Today, a new generation of restoration ecologists are making a name for themselves (see #iRestore on Twitter), faced with a new set of environmental challenges in addition to the old: budget crises, government shutdowns, and ecosystems degrading before our eyes. But how are we addressing modern restoration?
Enter, the decade of restoration.
The decade from 2021-2030 has been dubbed the “decade of restoration” by the United Nations. A decade devoted to restoring our most damaged ecosystems. A short decade to undo centuries worth of human damage on our environment. To put this in perspective, a decade ago I was in that awkward transition summer between eight grade and high school where my biggest worries were whether my eyeliner was symmetrical and whether the hottie down the street noticed my new tank top. A decade later, my biggest concern is the 415 ppm levels of atmospheric CO2 recently recorded at Hawaii’s atmospheric monitoring station at Mauna Loa.
Humans have altered our environments to a point where many are unrecognizable. We have pushed the CO2 levels in the atmosphere to numbers the earth hasn’t experienced in 400,000 years. We are losing species left and right; it’s predicted that over a million species will go extinct by 2050. Regulations are shunned. Water is poisoned. Fires plague my beloved American West. And hurricanes pummel the eastern shores of the U.S. Can a decade of restoration give us enough hope to continue?
2021-2030. One short decade to restore the planet.
The aim of this “decade of restoration” is to scale up the restoration of degraded and destroyed ecosystems to aid in the fight against climate change, and increase food security, water supply, and biodiversity.
This plan is based on the relatively new idea of “ecosystem services,” things ecosystems directly or indirectly provide for humans. Some notable examples are pollination, water quality, and clean air. Restoring ecosystems and thus restoring the services they provide, can improve the lives of billions of people and other organisms.
According to the United Nations, the restoration of 350 million hectares of degraded land between now and 2030 could generate $9 trillion worth of ecosystem services and sequester 13-26 gigatons of greenhouse gases. That’s equivalent to restoring more than one million areas the size of Central Park that sequester about 25 times the amount of carbon emitted by US cars annually. Is this enough reason to hope?

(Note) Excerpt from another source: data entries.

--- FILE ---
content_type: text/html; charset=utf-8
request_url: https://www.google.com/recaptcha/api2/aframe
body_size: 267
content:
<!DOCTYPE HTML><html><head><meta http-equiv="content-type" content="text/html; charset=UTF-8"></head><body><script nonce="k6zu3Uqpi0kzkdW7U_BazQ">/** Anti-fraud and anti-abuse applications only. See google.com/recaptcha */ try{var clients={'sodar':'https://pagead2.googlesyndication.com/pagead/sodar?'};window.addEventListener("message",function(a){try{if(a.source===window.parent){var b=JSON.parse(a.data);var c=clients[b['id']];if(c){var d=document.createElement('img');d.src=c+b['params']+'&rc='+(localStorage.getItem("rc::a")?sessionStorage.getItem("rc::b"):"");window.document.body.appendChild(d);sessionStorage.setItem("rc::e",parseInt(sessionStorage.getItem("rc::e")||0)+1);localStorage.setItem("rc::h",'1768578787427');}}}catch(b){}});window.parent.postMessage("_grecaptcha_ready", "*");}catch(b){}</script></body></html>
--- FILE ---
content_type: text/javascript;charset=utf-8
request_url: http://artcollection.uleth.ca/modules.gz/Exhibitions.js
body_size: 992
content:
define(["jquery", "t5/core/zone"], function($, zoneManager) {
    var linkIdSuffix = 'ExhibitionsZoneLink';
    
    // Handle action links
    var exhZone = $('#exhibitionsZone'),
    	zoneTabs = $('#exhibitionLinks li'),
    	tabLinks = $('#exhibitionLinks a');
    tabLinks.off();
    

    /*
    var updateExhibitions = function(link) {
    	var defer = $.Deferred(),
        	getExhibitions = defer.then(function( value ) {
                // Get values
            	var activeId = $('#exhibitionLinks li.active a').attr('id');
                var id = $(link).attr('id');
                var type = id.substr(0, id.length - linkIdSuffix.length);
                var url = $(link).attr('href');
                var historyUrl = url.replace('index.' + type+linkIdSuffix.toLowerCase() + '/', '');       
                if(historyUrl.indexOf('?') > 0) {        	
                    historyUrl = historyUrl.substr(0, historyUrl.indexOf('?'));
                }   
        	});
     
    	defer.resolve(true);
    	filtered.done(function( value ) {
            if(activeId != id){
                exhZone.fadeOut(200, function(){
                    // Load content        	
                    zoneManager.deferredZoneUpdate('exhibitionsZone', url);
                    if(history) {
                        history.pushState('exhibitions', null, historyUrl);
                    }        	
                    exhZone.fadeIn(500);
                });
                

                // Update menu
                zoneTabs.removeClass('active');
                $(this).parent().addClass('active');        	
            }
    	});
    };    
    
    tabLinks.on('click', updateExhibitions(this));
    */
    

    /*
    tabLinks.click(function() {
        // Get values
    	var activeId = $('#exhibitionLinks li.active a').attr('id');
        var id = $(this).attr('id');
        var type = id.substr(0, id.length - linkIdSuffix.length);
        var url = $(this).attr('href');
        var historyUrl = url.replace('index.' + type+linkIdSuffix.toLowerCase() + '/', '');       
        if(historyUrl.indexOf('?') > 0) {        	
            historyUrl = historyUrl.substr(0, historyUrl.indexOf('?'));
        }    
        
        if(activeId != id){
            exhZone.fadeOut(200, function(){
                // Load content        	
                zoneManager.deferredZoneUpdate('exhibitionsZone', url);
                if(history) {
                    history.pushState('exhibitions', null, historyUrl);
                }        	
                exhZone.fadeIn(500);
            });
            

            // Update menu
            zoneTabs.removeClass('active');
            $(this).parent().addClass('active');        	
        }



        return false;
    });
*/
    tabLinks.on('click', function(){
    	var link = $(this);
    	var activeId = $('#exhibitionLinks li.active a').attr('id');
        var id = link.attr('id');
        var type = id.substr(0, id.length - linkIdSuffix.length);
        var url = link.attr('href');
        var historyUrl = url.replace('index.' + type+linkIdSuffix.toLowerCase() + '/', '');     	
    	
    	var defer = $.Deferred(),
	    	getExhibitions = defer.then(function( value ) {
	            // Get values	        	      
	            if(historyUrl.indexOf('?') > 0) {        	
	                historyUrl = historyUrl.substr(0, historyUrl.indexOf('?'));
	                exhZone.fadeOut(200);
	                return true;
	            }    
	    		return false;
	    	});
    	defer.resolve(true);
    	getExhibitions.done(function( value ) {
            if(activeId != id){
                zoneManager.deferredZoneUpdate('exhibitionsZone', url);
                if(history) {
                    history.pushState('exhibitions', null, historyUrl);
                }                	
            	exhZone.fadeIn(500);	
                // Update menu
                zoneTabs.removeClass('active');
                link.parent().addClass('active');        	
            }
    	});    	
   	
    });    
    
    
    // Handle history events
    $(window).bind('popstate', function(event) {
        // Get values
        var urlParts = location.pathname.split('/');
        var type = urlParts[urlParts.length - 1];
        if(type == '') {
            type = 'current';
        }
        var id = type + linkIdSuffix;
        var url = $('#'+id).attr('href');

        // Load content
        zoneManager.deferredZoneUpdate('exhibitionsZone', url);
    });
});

I’m trying to be an optimistic restorationist, not a pessimistic millennial scared for the future of our world. Restoring our lost ecosystems will take the persistence of dozens of nations, and much of the responsibility lies on the back of the citizens. A restoration ecologist can restore a wetland, but it is up to the rest of us to keep that wetland clean and functional. Whether that be through public policy or through community engagement, we need a cohort of glass-half-full people to take on the task of restoring and maintaining our ecosystems.
In my state of California, for example, the California Society of Ecological Restoration (SERCAL) brings together scientists, industry workers, government organizations, and the public with a common goal -- to restore the natural places in California. There are numerous volunteer opportunities through the SERCAL and the California Native Plant Society (CNPS), local private and public agencies happily recruit volunteers to help with planting, weeding, and general upkeep of the restored sites.
If you are not a California resident, check with your local native plant nurseries or peruse the list of SER regional chapters to find a restoration project near you. Restoration happens on all scales, from a backyard pollinator garden to the revegetation of a wetland.
Thanks to the hardworking scientists and citizens working on the front line of restoration, when I look at my trusty reusable water bottle and think about the future of our planet, as I often do, I think about the decade of restoration and look forward to living in a place full of hope.